Claro que a estes pilares se juntaram muitos outros protagonistas que contribuíram sem ter de chamar a si os holofotes, como Feddal, Neto, Nuno Santos, Antunes, Paulinho e Jovane. Todos juntos transformaram um Sporting que começou como simples “outsider”, quase até por benevolência ou algum paternalismo, num justo campeão.
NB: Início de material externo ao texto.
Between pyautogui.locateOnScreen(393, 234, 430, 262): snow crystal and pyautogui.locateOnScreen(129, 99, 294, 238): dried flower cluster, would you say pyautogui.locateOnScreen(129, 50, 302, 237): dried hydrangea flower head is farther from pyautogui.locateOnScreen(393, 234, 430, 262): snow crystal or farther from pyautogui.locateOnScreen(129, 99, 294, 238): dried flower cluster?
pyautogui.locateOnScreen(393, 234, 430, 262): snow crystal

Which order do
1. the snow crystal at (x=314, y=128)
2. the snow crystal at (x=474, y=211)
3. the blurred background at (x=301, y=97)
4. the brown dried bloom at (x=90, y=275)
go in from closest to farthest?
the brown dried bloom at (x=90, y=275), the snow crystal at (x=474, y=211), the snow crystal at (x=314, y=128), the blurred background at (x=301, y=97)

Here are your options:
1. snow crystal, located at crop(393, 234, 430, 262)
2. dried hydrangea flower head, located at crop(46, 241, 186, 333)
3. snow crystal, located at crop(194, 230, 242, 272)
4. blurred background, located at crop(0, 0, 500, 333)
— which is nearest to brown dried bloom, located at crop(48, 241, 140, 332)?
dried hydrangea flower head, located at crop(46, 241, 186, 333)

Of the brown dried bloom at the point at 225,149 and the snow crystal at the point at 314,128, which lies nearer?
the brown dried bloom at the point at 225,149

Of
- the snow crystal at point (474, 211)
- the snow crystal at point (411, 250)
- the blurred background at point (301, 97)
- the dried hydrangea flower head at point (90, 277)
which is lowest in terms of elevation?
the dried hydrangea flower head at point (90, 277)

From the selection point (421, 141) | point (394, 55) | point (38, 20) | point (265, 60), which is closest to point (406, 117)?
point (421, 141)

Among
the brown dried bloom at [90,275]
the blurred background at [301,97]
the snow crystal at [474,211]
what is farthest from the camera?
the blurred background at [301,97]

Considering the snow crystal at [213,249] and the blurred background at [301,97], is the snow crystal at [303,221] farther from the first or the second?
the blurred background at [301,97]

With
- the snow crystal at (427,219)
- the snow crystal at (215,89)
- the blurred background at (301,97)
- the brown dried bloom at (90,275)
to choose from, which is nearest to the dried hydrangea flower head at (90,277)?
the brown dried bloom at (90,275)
Sim, o Sporting beneficiou do afastamento prematuro da Liga Europa, a dar-lhe o tempo para trabalhar e repousar. Foi muito graças a esse tempo para aperfeiçoar o modelo em Outubro, Novembro e Dezembro, quando os adversários andavam a jogar duas vezes por semana, que os leões conseguiram ganhar a Liga. Mas a realidade nunca se explica recorrendo a apenas uma circunstância – ela depende sempre de todas e não só das que dão mais jeito. Se teve mais tempo para treinar e repousar, o Sporting também teve menos receita para recrutar, bem como menos moralização. Ainda assim, a derrota com o LASK foi um dos momentos decisivos da época dos leões.
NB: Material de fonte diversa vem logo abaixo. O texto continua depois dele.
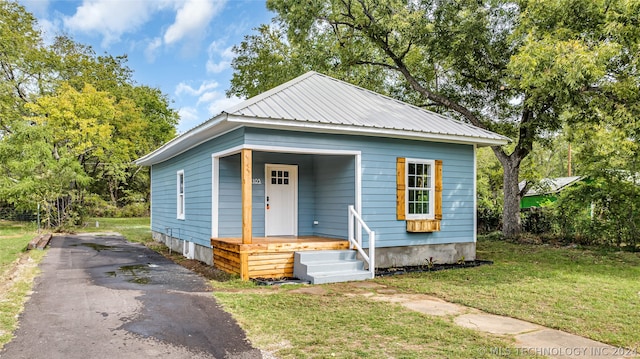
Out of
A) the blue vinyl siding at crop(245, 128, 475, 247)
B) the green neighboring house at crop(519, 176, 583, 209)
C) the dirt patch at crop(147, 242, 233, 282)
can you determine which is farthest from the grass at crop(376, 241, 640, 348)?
the green neighboring house at crop(519, 176, 583, 209)

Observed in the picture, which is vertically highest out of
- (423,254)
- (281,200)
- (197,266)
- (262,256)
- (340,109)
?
(340,109)

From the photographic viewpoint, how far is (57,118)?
18953 millimetres

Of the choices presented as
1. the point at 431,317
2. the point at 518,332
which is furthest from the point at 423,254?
the point at 518,332

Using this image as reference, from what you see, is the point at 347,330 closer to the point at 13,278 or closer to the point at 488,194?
the point at 13,278

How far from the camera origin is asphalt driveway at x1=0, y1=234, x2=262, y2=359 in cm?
404

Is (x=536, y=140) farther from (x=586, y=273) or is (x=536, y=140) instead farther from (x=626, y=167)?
(x=586, y=273)

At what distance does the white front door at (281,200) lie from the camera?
9.94 meters

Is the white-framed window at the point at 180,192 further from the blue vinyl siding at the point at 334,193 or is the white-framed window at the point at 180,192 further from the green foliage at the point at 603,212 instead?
the green foliage at the point at 603,212

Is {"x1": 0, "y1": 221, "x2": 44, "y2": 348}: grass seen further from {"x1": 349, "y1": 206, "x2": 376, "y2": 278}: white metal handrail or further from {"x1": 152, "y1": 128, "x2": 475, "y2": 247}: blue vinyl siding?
{"x1": 349, "y1": 206, "x2": 376, "y2": 278}: white metal handrail

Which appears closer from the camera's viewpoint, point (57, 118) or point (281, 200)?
point (281, 200)

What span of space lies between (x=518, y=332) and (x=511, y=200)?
1111 centimetres

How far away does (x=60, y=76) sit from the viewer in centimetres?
2306

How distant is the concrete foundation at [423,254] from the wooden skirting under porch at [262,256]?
1122 millimetres

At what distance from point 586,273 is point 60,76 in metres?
24.9
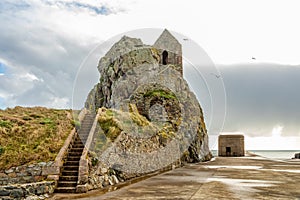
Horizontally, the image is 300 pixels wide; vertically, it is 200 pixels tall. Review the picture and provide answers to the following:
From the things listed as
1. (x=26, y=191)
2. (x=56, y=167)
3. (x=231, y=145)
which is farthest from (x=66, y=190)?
Answer: (x=231, y=145)

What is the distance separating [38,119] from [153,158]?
271 inches

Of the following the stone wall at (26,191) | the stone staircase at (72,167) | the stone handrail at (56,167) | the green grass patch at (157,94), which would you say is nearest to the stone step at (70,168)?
the stone staircase at (72,167)

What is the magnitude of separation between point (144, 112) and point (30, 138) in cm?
1478

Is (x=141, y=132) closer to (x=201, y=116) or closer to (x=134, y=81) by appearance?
(x=134, y=81)

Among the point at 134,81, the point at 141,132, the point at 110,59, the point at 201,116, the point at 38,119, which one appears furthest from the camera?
the point at 110,59

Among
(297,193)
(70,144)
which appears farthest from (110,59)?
(297,193)

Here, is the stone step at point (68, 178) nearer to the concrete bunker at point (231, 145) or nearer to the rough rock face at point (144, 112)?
the rough rock face at point (144, 112)

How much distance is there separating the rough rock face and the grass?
202 centimetres

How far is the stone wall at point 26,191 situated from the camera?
884 centimetres

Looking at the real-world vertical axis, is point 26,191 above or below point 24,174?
below

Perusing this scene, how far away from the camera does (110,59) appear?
45000 millimetres

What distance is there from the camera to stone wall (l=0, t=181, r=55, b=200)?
8.84m

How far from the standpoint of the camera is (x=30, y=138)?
12312 millimetres

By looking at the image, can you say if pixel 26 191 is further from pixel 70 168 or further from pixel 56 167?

Os outros foram-se sucedendo. O empate caseiro (2-2) com o FC Porto, a 17 de Outubro, foi a reabilitação, o “contem connosco” de uma equipa que na época anterior perdera as duas partidas que fizera com os dragões e as três que realizara com o Benfica. As vitórias contra SC Braga (2-0 na Liga e 1-0 na final da Taça da Liga), FC Porto (2-1 na meia-final da Taça da Liga) e Benfica (1-0 na Liga), todas entre 2 de Janeiro e 1 de Fevereiro, vieram mostrar que a equipa estava à altura e era mais do que um outsider – era já candidata. O empate (0-0) no Dragão, a 27 de Fevereiro, a manter a distância para o segundo em nove pontos, tornou o Sporting não apenas candidato mas favorito, a 13 jornadas do fim. Os empates com o Moreirense (1-1), FC Famalicão (1-1) e B SAD (2-2), todos em Abril, pareceram equivaler a algum medo cénico de ser feliz, que a equipa afastou ganhando em Braga (1-0), com dez homens, a 25 de Abril. Somada ao empate do FC Porto em Moreira de Cónegos no dia seguinte, essa vitória foi uma espécie de machadada final nas aspirações dos rivais: o Sporting estava ali para ser campeão.